From Romney we drove towards London to visit our Mums before we go off to Fuerteventura for a sunshine break. Driving along the motorway as the sun went down I took a couple of random shots out of the car window and was amazed at these two photos (bearing in mind we were doing 70 mph on the motorway). My little camera certainly comes up trumps sometimes
I've done nothing to these ... this is how they came up through the car window at 70 mph - perhaps I should add that I was a passenger, not the driver LOL
So we had a brilliant day, only marred by the fact there was an accident on the way home from visiting our Mums and our journey was slow and very tiring ... but we got home safely, eventually, and that's why I'm so late posting these photos.
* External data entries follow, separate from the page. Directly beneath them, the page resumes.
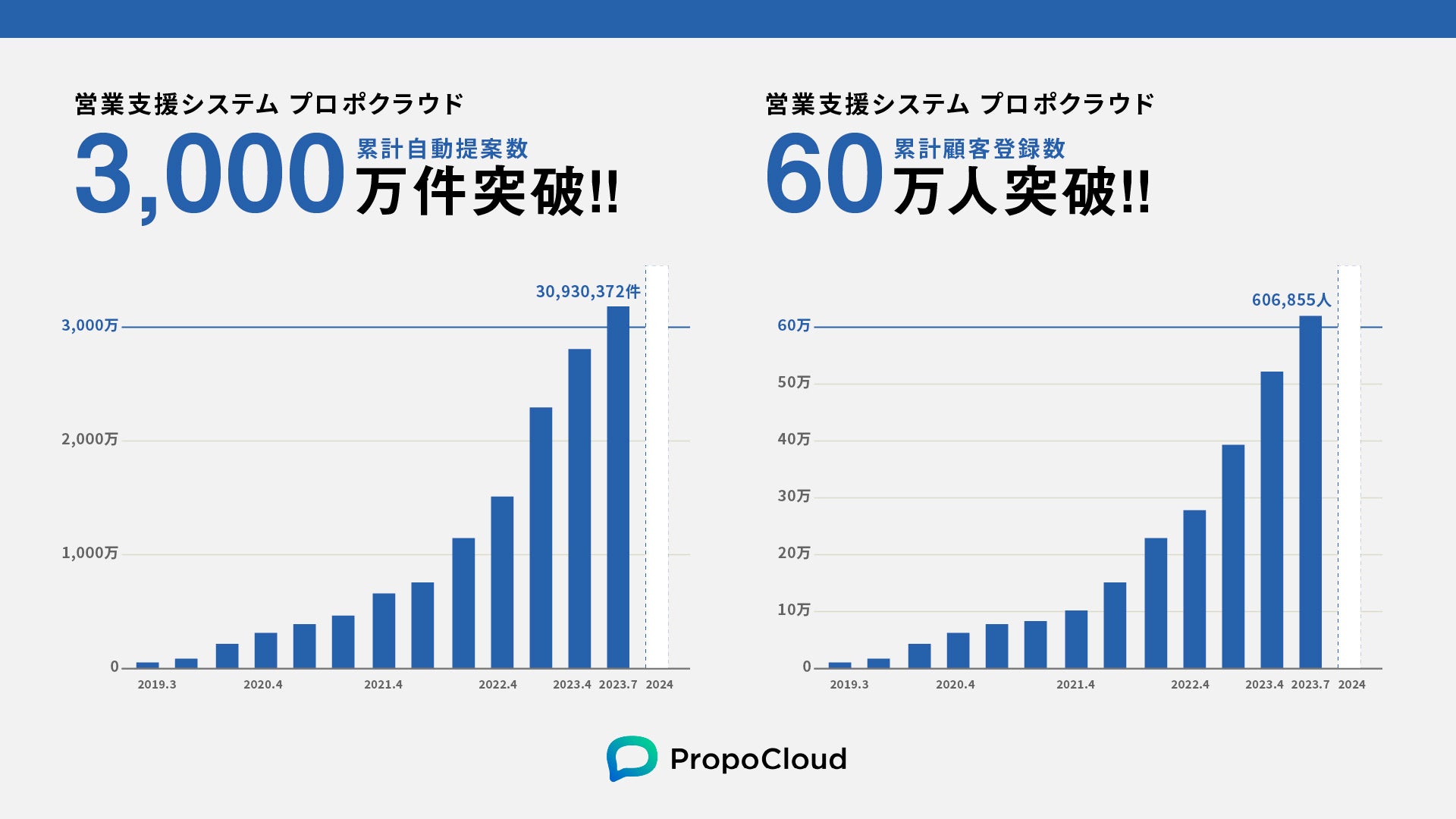 営業支援システム プロポクラウド
3,000 累計自動提案数
万件突破!!

30,930,372件
3,000万
2,000万
1,000万
0
2019.3 2020.4 2021.4 2022.4 2023.4 2023.7 2024

営業支援システム プロポクラウド
60 累計顧客登録数
万人突破!!

606,855人
60万
50万
40万
30万
20万
10万
0
2019.3 2020.4 2021.4 2022.4 2023.4 2023.7 2024

PropoCloud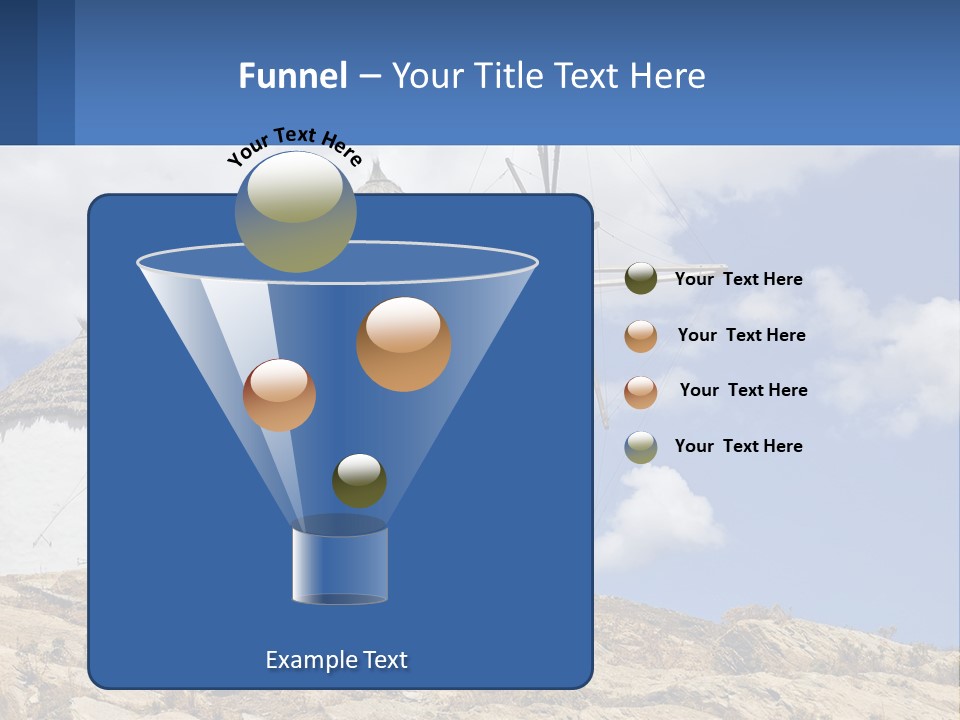 Funnel – Your Title Text Here

Your Text Here

Your Text Here

Your Text Here

Your Text Here

Your Text Here

Example Text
I have one day at home tomorrow to get all the boring (housework) stuff done before the house sitters arrive, and then we're back to Fuerte again. Just a year ago I took this photo (one of many) whilst walking the beach path along the more volcanic rocky bits which aren't so attractive to tourists. I still love the rugged volcanic rocky shorelines, the miles of golden sand dunes (blown in from the neighbouring sahara desert) and the ever-changing sea - because of the tides and the famous Fuerte winds we have lots of excellent surfing areas but we also have lots of quiet sandy coves with calm waters where you can walk out into the sea for half a mile before the water reaches waist height . We love this island
This is one of the more rugged areas about 15 minutes walk from our house
Just above the horizon, you can just about make out the faint outline of the Lanzarote coastline ... we are just 10 minutes away from our neighbouring island by High Speed Ferry link.